O senhor acha que o Brasil deixou para trás totalmente a época de juros acima de 10%? A gente pode ter essa certeza?

Quando eu saí do BC, eu tinha muita esperança que os dias de juros altos iam ficar para trás, e que a gente ia ficar numa faixa de um dígito, e que ia subir, ia descer.

Ainda sou otimista de que mudamos estruturalmente. Mas na verdade estamos remando contra, estamos fazendo um esforço grande para sair desse um dígito, estamos quase lá.

O BC agora tem autonomia. O que o senhor acha que isso muda na prática? 

Tem a autonomia de facto e a autonomia de jure, que está na lei. As duas são muito importantes. Eu não substituiria uma pela outra. A autonomia de facto é o controle sobre expectativas, confiança no BC, as pessoas saberem que não tem risco de descontrole lá na frente.

A de jure tem uma contribuição muito importante. Em épocas de eleições, por exemplo em 2022, é possível que haja mudança de governo. Mas o Banco Central não vai mudar, porque por lei a autonomia do BC vem com mandatos fixos.

Então, o mercado, agentes, trabalhadores, quando olharem vão dizer: olha, mudou tudo, mas o Banco Central, a política monetária, a estabilidade do sistema, os bancos, meus depósitos, tudo está com a mesma estabilidade. Isso é diferente de 2002, 2018, quando mudou o governo e houve muita dúvida sobre o iria acontecer.

Em poucos meses o Pix teve uma adesão impressionante, virou até rede social. E agora estamos entrando na segunda fase do open banking. Acha que vai garantir uma concorrência maior, e bater inclusive nos juros futuramente?

O Pix começou lá atrás, é um projeto da agenda BC +, da agenda BC#, é uma agente contínua, começou lá, a gente chamava de pagamento instantâneo. É um sucesso total. É claro que sempre tem riscos, mas a atual diretoria, o atual presidente, estão de parabéns. O avanço do open banking também tem riscos, tem que administrar um pouco a transição para se ter dados bancários abertos, mas com cuidado para respeitar o sigilo de todo mundo.
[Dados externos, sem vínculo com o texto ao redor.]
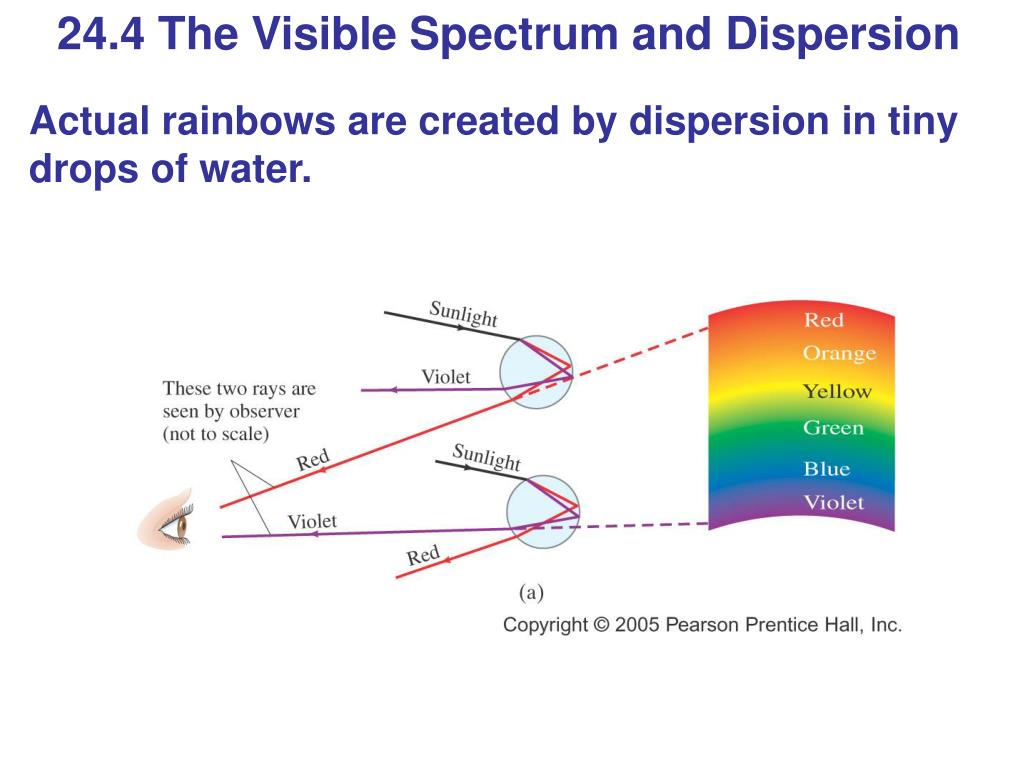 24.4 The Visible Spectrum and Dispersion

Actual rainbows are created by dispersion in tiny drops of water.

Sunlight

Violet

These two rays are seen by observer (not to scale)

Red

Sunlight

Violet

Red

Red
Orange
Yellow
Green
Blue
Violet

(a)

Copyright © 2005 Pearson Prentice Hall, Inc.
São projetos muito bons.

Para o sistema financeiro essa agenda tem sido um sucesso pois é inclusiva, é trazer mais participantes, trazer fintechs, trazer gente jovem, que antes não estava no sistema.
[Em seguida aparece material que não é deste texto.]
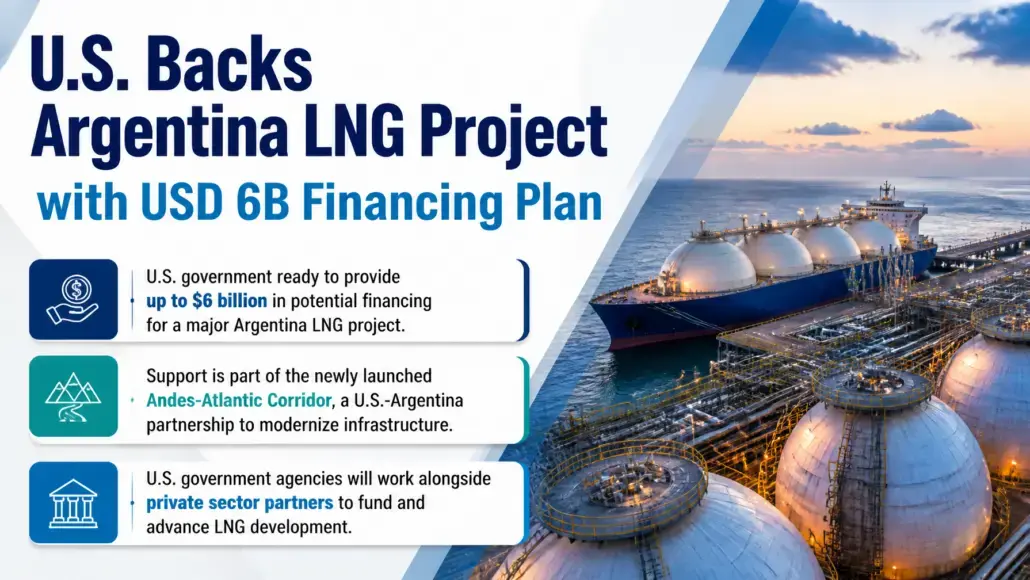 U.S. Backs Argentina LNG Project with USD 6B Financing Plan

U.S. government ready to provide up to $6 billion in potential financing for a major Argentina LNG project.

Support is part of the newly launched Andes-Atlantic Corridor, a U.S.-Argentina partnership to modernize infrastructure.

U.S. government agencies will work alongside private sector partners to fund and advance LNG development.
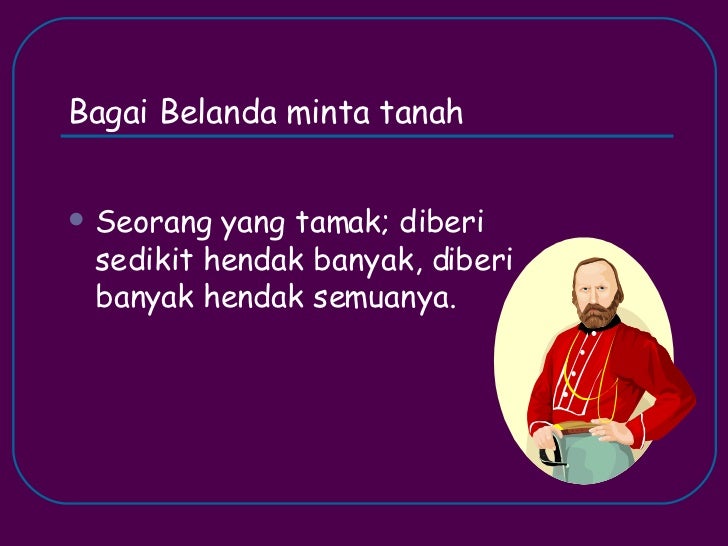 Bagai Belanda minta tanah

• Seorang yang tamak; diberi sedikit hendak banyak, diberi banyak hendak semuanya.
Esse ecossistema está se desenvolvendo. Tenho uma analogia na cabeça que é: em um terreno mais árido, você consegue fazer com que chova, que um rio passe e de repente volta a brotar todo o verde, flores, animais voltando, um outro habitat. Acho que estamos começando a observar isso voltar no sistema financeiro. Não acho que os animais vão mudar, mas vai acrescentar, mais animais vão vir.